> [Task statement]: Each line from the start of the data below through the one containing "[volunteer wildlife ID]" must be reproduced exactly.

Extracted material Start Marker

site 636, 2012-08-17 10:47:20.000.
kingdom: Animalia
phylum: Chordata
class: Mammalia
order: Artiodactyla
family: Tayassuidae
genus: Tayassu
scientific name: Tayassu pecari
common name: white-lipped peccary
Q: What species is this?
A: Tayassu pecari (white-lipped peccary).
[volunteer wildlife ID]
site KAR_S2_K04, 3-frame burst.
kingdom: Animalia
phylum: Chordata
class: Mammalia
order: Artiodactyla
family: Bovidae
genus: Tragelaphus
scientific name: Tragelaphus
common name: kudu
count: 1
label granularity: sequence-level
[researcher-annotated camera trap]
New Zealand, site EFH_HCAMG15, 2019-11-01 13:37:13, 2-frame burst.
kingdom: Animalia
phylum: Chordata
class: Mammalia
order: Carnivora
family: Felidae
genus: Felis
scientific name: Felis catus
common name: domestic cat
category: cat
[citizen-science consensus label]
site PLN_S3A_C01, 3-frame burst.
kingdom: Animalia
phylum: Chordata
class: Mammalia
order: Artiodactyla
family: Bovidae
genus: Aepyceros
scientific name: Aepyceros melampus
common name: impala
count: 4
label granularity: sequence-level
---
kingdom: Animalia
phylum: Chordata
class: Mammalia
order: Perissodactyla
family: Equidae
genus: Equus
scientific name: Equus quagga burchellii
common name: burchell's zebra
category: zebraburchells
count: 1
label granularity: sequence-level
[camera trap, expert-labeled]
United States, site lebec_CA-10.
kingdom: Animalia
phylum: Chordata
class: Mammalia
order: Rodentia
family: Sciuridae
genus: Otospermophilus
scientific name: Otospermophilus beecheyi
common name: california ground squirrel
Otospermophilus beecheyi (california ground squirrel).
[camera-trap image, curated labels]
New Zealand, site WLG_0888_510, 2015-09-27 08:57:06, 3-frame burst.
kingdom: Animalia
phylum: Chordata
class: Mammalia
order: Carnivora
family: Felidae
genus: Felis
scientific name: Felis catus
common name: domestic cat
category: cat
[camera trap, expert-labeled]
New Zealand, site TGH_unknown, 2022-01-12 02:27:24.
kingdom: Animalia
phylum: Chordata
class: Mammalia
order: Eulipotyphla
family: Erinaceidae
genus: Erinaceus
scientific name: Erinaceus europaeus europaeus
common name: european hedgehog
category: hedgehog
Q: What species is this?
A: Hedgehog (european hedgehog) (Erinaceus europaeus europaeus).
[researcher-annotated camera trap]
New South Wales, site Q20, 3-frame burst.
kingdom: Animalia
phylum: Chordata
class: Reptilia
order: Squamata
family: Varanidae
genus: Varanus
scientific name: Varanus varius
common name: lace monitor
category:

Extracted material End Marker

> [Task result]:
site 636, 2012-08-17 10:47:20.000.
kingdom: Animalia
phylum: Chordata
class: Mammalia
order: Artiodactyla
family: Tayassuidae
genus: Tayassu
scientific name: Tayassu pecari
common name: white-lipped peccary
Q: What species is this?
A: Tayassu pecari (white-lipped peccary).
[volunteer wildlife ID]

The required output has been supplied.